James Agesen, who spent his life in the RCMP and the military, has seen a lot.

“I have panic attacks and suffer from night terrors and things like that.”

While searching for answers to deal with his PTSD, Agesen says he found a outlet with a paint brush and easel.

“Your mind races so it gives you a chance to calm. Since I’ve started this I’ve had less incidents, you know, that were affecting me.”

Within a few weeks, he started the Veterans Art Initiative to help others in the military or emergency services who need help.

The program provides support and supplies to those interested in getting started.

“They are people that served their country proudly, but sometimes what they experienced can cause some mental issues. What we’re planning to do is to help them with their recovery in the sense of focusing them on something else,” Agesen says.

“It’s not the catch-all to fix you, but it’s a piece of the puzzle to help with your PTSD, maybe to help with your self esteem and I would think that you would have an increase in painting or in art.”

While Agesen didn’t think he had any talent, his art has now been put on display for the public.

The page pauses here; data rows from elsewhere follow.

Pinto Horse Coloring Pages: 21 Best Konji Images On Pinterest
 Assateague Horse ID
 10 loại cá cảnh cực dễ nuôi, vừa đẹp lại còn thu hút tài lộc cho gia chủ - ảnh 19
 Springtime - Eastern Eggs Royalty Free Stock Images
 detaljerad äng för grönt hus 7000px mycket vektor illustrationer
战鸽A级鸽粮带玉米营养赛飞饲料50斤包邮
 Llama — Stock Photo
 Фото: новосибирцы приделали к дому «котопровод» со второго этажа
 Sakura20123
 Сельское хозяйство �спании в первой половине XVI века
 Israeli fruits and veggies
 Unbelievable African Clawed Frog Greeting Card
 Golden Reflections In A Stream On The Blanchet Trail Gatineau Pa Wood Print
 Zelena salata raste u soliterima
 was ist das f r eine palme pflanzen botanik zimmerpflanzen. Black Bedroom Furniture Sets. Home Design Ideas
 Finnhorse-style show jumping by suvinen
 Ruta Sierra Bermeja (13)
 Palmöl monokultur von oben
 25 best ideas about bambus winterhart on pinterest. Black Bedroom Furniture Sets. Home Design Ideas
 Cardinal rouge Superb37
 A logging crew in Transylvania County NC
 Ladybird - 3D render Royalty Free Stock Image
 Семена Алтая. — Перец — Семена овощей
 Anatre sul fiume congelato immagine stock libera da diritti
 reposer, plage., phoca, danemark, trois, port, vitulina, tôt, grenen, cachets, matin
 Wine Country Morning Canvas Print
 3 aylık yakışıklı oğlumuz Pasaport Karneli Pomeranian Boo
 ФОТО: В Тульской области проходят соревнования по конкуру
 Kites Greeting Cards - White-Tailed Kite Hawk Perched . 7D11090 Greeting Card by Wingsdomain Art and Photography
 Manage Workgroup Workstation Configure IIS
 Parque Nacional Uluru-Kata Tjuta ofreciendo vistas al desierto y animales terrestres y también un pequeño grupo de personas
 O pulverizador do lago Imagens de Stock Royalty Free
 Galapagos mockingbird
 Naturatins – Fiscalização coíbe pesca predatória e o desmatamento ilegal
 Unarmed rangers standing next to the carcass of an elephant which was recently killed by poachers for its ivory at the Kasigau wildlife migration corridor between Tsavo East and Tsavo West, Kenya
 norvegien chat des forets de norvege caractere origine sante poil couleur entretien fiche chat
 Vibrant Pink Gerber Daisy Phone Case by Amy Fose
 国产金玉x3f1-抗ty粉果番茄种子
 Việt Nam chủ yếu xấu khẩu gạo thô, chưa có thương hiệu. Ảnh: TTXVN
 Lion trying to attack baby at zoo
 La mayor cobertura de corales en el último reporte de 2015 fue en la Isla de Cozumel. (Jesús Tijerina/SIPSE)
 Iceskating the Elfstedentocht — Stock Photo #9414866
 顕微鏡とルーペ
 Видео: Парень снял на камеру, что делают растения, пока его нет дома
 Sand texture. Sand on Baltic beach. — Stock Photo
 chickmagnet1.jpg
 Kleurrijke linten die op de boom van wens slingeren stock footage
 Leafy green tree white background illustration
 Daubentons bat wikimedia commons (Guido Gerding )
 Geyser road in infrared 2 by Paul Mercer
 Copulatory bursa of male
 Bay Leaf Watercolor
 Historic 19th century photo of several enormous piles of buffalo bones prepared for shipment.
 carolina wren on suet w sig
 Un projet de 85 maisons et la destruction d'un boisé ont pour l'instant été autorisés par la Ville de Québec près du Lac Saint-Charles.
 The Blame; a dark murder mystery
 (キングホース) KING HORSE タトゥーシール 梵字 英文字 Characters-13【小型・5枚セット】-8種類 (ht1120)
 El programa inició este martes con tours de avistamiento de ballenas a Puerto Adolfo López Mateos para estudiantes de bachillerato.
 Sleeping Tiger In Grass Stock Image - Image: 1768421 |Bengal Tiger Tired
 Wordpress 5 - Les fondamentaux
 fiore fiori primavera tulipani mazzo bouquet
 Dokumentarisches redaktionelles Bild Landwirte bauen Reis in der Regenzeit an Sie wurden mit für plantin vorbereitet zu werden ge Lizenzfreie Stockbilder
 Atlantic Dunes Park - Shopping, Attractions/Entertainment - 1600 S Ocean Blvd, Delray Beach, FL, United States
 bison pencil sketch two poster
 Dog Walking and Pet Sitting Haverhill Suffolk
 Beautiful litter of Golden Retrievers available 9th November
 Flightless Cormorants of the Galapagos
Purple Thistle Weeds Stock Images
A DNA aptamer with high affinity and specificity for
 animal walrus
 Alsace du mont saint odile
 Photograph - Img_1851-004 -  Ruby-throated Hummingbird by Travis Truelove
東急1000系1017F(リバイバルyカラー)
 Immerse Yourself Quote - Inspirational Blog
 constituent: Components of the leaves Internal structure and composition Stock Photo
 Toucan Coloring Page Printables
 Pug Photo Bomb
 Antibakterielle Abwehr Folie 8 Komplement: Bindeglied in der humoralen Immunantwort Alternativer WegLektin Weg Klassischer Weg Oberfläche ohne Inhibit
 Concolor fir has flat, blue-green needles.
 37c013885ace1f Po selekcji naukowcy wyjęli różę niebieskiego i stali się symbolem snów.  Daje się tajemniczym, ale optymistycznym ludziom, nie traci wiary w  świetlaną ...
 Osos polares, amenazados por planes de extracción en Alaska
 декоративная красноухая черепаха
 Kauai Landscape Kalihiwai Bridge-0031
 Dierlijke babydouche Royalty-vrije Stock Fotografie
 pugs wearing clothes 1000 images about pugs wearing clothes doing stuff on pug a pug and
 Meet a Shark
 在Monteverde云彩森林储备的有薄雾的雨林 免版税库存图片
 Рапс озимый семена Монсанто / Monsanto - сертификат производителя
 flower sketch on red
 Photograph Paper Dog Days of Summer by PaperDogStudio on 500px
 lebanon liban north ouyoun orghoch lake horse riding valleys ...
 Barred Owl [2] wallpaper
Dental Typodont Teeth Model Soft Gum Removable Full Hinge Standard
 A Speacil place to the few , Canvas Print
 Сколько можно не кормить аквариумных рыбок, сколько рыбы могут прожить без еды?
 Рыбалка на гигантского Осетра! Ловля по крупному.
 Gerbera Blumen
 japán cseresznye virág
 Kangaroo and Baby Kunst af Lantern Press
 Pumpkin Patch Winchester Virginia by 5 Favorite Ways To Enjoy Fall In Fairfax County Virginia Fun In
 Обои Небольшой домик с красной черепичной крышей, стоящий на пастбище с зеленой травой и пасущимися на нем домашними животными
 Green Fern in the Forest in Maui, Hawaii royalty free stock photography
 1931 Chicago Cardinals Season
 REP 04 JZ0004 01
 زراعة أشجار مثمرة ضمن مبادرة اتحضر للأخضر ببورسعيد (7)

“I didn’t think I could draw a stick-man but I’ve been very fortunate with some gallery showings” he says.

Currently, about 10 others have joined the group, but Agesen hopes to expand the program.

“I would like to see it grow within the community where it allows people who have served to express themselves and that their work and their story is appreciated. So hopefully we will grow from London, wouldn’t it be great province-wide and then grow from there.”

More information on the program is available here or you can support it here.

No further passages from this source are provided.